■ Source document
The 133rd New York Volunteer Infantry (a.k.a. "2nd Regiment Metropolitan Guard") was an infantry regiment in the Union Army during the American Civil War.

==Service==
The 133rd New York Infantry Regiment was organized at New York City, New York and mustered in for three-years service on September 24, 1862, under the command of Colonel Leonard D. H. Currie.

The regiment was attached to Abercrombie's Division, Defenses of Washington, D.C., to November 1862. Grover's Brigade, Banks' New Orleans Expedition, to December 1862. Grover's Division, Department of the Gulf, to January 1863. 2nd Brigade, 3rd Division, XIX Corps, Department of the Gulf, to October 1863. Defenses of New Orleans, Louisiana, to April 1864. 1st Brigade, 2nd Division, XIX Corps, to June 1864. 3rd Brigade, 1st Division, XIX Corps, Department of the Gulf, to July 1864, and Army of the Shenandoah, Middle Military Division, to February 1865. 3rd Brigade, 1st Provisional Division, Army of the Shenandoah, to April 1865. 3rd Brigade, Dwight's Division, Defenses of Washington, D.C., XXII Corps, to June 1865.

■ What this task involves
Copy the passage on the 133rd New York Infantry, starting at the words "The regiment was" and ending after "to June 1865.", and swap "XIX Corps" for "19th Corps" each time it appears.

■ Given data
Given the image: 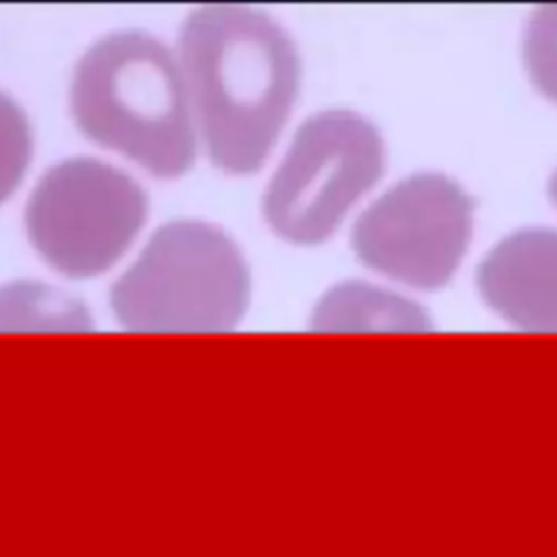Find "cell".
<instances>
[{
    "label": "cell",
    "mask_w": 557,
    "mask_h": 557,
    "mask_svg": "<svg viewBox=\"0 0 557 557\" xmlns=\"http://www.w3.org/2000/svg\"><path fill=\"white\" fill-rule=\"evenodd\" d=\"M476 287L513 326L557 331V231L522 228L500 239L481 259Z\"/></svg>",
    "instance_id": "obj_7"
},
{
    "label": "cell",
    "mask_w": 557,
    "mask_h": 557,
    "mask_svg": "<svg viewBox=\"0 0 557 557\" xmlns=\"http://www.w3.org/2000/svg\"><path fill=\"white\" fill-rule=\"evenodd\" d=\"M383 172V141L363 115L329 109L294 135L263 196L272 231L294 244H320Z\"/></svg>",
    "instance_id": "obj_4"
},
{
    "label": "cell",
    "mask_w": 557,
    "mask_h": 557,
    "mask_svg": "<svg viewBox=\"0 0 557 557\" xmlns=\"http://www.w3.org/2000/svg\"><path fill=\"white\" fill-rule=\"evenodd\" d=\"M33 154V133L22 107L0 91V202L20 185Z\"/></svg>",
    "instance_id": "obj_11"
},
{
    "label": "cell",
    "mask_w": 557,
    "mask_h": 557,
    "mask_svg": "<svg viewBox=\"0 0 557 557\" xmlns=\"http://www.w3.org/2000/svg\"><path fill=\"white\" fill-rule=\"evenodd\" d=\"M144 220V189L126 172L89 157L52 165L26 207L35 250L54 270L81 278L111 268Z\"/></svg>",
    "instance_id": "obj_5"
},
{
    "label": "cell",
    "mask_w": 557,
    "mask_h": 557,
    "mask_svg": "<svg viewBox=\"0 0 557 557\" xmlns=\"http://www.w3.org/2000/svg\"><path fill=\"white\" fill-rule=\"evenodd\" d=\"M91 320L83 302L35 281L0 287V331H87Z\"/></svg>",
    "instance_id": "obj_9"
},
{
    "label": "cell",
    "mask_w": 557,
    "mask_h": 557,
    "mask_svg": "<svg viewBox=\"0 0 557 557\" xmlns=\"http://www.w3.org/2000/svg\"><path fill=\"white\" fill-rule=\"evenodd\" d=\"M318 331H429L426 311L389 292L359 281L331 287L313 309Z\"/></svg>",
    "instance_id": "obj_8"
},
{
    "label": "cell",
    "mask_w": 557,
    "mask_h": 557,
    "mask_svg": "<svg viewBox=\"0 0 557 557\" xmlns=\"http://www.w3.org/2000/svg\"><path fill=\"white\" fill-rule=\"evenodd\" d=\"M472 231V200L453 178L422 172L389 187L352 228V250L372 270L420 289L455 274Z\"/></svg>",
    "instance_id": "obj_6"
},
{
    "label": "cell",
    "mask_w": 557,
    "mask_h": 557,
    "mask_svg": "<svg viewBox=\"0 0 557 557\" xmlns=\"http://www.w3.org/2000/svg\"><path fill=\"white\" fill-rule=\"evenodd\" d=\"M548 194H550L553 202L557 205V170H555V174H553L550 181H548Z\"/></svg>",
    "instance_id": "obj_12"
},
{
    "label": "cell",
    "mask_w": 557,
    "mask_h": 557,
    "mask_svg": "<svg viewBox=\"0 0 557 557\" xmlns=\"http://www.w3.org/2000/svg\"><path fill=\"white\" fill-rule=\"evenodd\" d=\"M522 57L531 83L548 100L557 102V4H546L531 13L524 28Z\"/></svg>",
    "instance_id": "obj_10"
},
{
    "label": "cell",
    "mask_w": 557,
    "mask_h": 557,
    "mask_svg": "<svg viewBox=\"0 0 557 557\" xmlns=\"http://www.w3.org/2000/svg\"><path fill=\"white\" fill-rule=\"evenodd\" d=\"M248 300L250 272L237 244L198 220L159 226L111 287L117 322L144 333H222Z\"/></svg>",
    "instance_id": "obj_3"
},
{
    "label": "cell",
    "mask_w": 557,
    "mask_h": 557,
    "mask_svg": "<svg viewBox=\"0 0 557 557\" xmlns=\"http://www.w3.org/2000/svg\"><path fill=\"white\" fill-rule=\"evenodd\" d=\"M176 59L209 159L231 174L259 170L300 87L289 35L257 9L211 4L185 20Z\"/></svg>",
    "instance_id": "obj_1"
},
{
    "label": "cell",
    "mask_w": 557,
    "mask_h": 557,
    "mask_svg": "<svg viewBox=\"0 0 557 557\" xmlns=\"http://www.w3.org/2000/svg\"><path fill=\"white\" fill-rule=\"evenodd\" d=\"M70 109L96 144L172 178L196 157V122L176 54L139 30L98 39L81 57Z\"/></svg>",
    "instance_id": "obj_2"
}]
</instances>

■ Finished answer
The regiment was attached to Abercrombie's Division, Defenses of Washington, D.C., to November 1862. Grover's Brigade, Banks' New Orleans Expedition, to December 1862. Grover's Division, Department of the Gulf, to January 1863. 2nd Brigade, 3rd Division, 19th Corps, Department of the Gulf, to October 1863. Defenses of New Orleans, Louisiana, to April 1864. 1st Brigade, 2nd Division, 19th Corps, to June 1864. 3rd Brigade, 1st Division, 19th Corps, Department of the Gulf, to July 1864, and Army of the Shenandoah, Middle Military Division, to February 1865. 3rd Brigade, 1st Provisional Division, Army of the Shenandoah, to April 1865. 3rd Brigade, Dwight's Division, Defenses of Washington, D.C., XXII Corps, to June 1865.